Reproduce the following data word for word, omitting the pictures.

• _Exercise inputs_:
>>>>

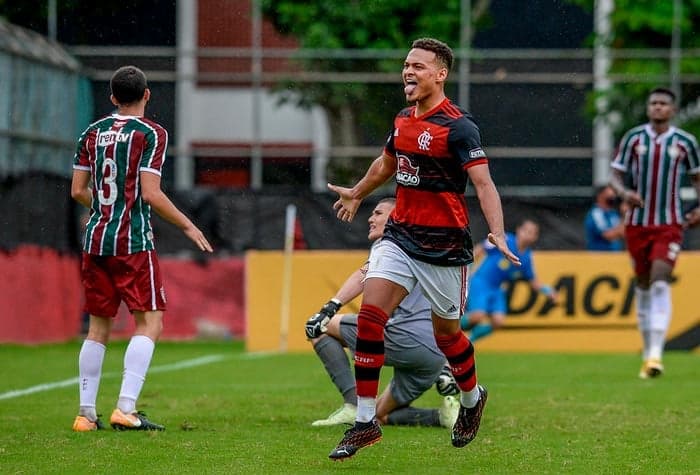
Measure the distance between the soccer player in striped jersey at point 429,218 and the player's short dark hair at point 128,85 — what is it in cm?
165

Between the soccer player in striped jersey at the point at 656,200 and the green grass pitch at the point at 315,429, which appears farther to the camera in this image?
the soccer player in striped jersey at the point at 656,200

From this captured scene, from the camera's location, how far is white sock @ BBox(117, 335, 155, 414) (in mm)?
8344

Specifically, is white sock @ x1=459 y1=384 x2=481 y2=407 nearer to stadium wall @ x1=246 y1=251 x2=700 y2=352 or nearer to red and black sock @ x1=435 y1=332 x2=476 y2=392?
red and black sock @ x1=435 y1=332 x2=476 y2=392

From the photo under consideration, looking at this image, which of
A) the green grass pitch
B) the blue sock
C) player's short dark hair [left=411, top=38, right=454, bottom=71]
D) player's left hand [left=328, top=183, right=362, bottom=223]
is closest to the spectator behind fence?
the blue sock

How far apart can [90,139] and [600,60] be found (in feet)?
46.5

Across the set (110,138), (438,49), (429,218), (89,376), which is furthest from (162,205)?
(438,49)

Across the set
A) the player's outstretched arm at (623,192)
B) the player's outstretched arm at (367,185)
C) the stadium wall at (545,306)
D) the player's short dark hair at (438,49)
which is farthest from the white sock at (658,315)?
the player's short dark hair at (438,49)

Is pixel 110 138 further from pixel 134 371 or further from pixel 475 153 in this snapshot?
pixel 475 153

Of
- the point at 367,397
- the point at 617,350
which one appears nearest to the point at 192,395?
the point at 367,397

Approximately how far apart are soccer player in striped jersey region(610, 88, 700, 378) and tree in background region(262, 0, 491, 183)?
8.25 meters

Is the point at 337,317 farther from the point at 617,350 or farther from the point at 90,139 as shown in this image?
the point at 617,350

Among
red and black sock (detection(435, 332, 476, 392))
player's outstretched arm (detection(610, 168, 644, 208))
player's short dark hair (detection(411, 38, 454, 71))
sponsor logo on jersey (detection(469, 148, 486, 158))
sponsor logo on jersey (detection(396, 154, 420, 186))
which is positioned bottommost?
red and black sock (detection(435, 332, 476, 392))

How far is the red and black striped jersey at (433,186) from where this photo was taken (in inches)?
284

<<<<

• _Solution to this task_:
Measure the distance between the soccer player in striped jersey at point 429,218 and the player's short dark hair at point 128,85 — what is it in cm?
165

Between the soccer player in striped jersey at the point at 656,200 and the green grass pitch at the point at 315,429, which appears farther to the camera in this image?
the soccer player in striped jersey at the point at 656,200

From this captured scene, from the camera's location, how far is white sock @ BBox(117, 335, 155, 414) (in mm)?
8344

Specifically, is white sock @ x1=459 y1=384 x2=481 y2=407 nearer to stadium wall @ x1=246 y1=251 x2=700 y2=352 or nearer to red and black sock @ x1=435 y1=332 x2=476 y2=392?
red and black sock @ x1=435 y1=332 x2=476 y2=392

From the photo under consideration, looking at this image, which of
A) the green grass pitch
B) the blue sock
C) player's short dark hair [left=411, top=38, right=454, bottom=71]
D) player's left hand [left=328, top=183, right=362, bottom=223]
is closest to the spectator behind fence?
the blue sock

How far apart can [90,139] and [600,60] be found (in feet)?
46.5

Across the set (110,138), (438,49), (429,218), (89,376), which is furthest from (162,205)?
(438,49)

Across the set
A) the player's outstretched arm at (623,192)
B) the player's outstretched arm at (367,185)
C) the stadium wall at (545,306)
D) the player's short dark hair at (438,49)
which is farthest from the white sock at (658,315)?
the player's short dark hair at (438,49)

Is pixel 110 138 further from pixel 134 371 or further from pixel 475 153 in this snapshot?
pixel 475 153

Of
- the point at 367,397
- the point at 617,350
which one appears nearest to the point at 192,395?
the point at 367,397

Approximately how far apart are soccer player in striped jersey region(610, 88, 700, 378) and tree in background region(262, 0, 491, 183)?
8.25 meters

Is the point at 337,317 farther from the point at 617,350 or farther from the point at 90,139 as shown in this image?
the point at 617,350

Among
red and black sock (detection(435, 332, 476, 392))
player's outstretched arm (detection(610, 168, 644, 208))
player's short dark hair (detection(411, 38, 454, 71))
sponsor logo on jersey (detection(469, 148, 486, 158))
sponsor logo on jersey (detection(396, 154, 420, 186))
which is positioned bottommost?
red and black sock (detection(435, 332, 476, 392))

How far is the red and black striped jersey at (433,186) from where this photo was taken (in inches)?
284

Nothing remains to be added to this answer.